ICSA Beef chair Edmund Graham, in welcoming the achievement of the PGI status for Irish Grass Fed Beef, has said that there is now no excuse when Irish beef prices are not above the EU average. “In both 2022 and 2023 to date, the second half of the year has seen Irish prime R3 grade cattle lower than the EU average for young bulls. In recent weeks we have seen a negative differential of over 30c/kg between Irish and EU prices which is a sorry reflection on our ability to market our beef and to deliver a dividend for the efforts by so many farmers in participating in the SBLAS quality assurance programme.”
“The PGI status is delivering substantial premium bonuses to all sorts of EU products, and it is now essential that we see this reflected in our beef offerings to EU outlets. Proof will be in the pudding in terms of price paid to farmers. ICSA will expect to see the 70c/kg fall in price, since May, reversed in the coming months and the PGI status must be aggressively used to achieve this.”

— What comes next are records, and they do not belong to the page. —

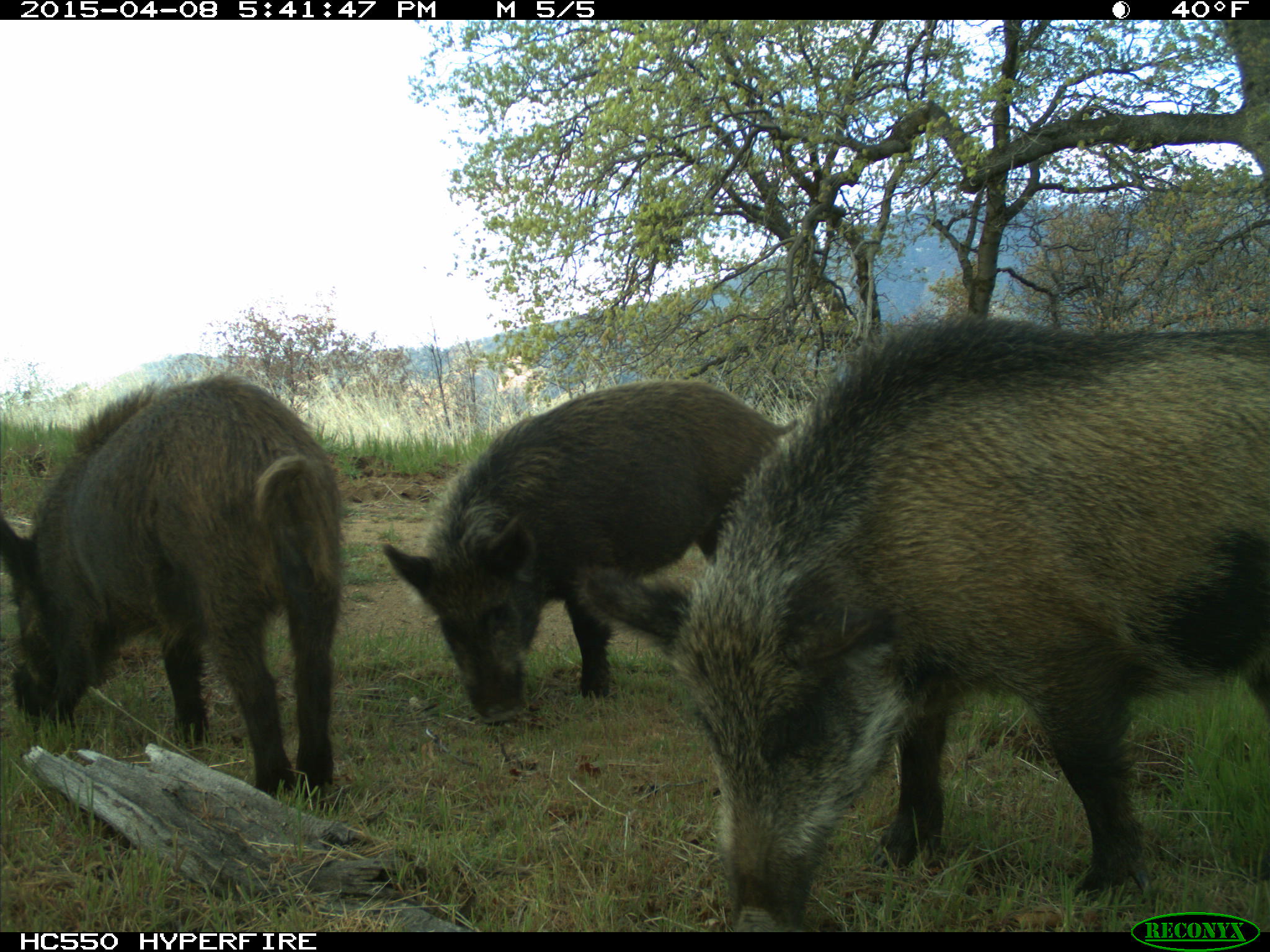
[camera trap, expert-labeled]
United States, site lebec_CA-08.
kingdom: Animalia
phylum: Chordata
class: Mammalia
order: Artiodactyla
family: Suidae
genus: Sus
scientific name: Sus scrofa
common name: wild boar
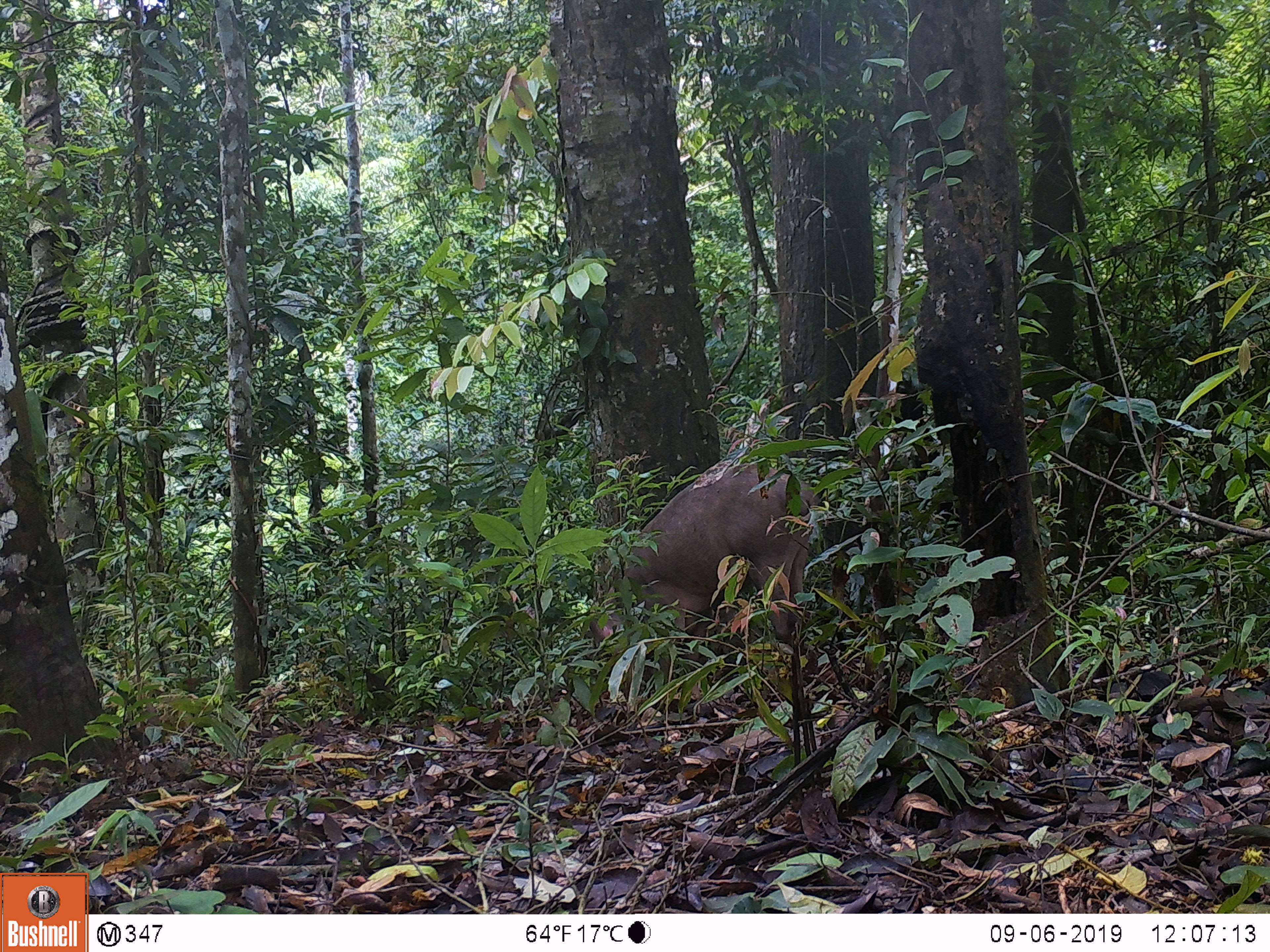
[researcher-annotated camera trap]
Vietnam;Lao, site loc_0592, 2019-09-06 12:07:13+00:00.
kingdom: Animalia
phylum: Chordata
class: Mammalia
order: Artiodactyla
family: Suidae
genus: Sus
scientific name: Sus scrofa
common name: eurasian wild pig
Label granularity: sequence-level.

“This must also provide a foundation for the suckler brand work, which now needs to be driven in the marketplace. It is now time to see Bord Bia and the meat factories deliver on the promise of better prices from these marketing initiatives which have been in gestation over the past four years.”
The ICSA will also insist that there is a monitoring group established immediately in line with commitments made to ICSA at the Beef Taskforce which would ensure that farmer representatives have a decisive say in the use of the PGI brand. “This PGI status is not the property of any one meat processor. The whole point of PGI is to recognise and monetise the work and unique specialisation of the primary producer based on tradition or geographical region.”
“Minister McConalogue will not be judged on the achievement of the PGI status but on how he ensures that it is managed to deliver a better return to the primary producer,” concluded Mr Graham.